Estimated number of contralateral corticopontine boutons within each pontine nucleus for each injection site in M1, LPMCd and LPMCv in each experimental case.

Figure 10

Schematic diagram of the classical motor cerebrocebellar system with the modification of the contralateral corticopontine projection (cCPP) in the first stage (1) of the circuit. Specifically, we found M1, LPMCd and LPMCv (not illustrated) all gave rise to a cCPP (1), demonstrating that the corticopontine projection from the lateral motor region is bilateral. Considering the sequential stages of the cerebrocebellar circuit as classically reported (stages 2–7, and as illustrated in Figure 1), the overall effect of the cCPP would theoretically be on the ipsilateral upper extremity. Thus, the CPP may play a role in both right and left upper limb movements.

Figure 11

Summary diagram illustrating a potential contribution of the cCPP on the subcortical cerebellar circuit influencing the red nucleus which in turn projects to the contralateral spinal cord. The organization of the subcortical circuit positioned downstream on the cCPP is based upon the circuit characteristics of the classic cerebello-rubral (dentato-rubral) projection system.

Figure 12

Summary diagram (A) illustrating the potential influence of the cCPP from the non-lesioned hemisphere on the recovery process of the more affected limb following subtotal unilateral motor cortex injury.
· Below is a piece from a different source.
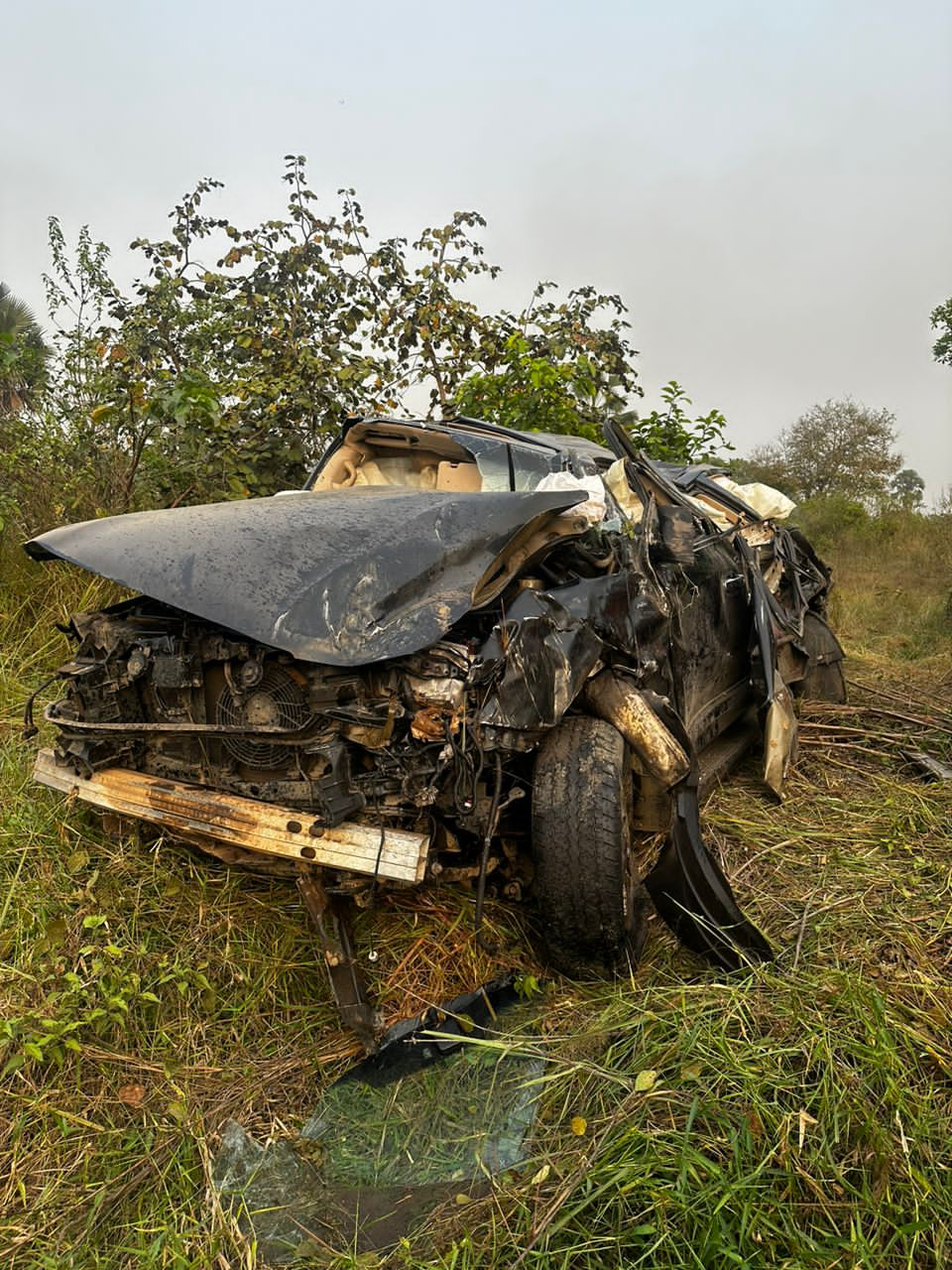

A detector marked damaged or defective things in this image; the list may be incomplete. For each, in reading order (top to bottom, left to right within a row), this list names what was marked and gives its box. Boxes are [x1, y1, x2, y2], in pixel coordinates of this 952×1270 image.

Following partial motor cortex destruction, a cCPP may augment the effects of the surviving components of the iCPP (red dashed line) originating from the lesioned hemisphere. Also illustrated (B) is the potential parallel contribution of a cCPP to motor recovery of the more affected limb through the rubrospinal projection, particularly following massive unilateral motor cortex injury. In both illustrations the cross hatching represents lesioned cortex.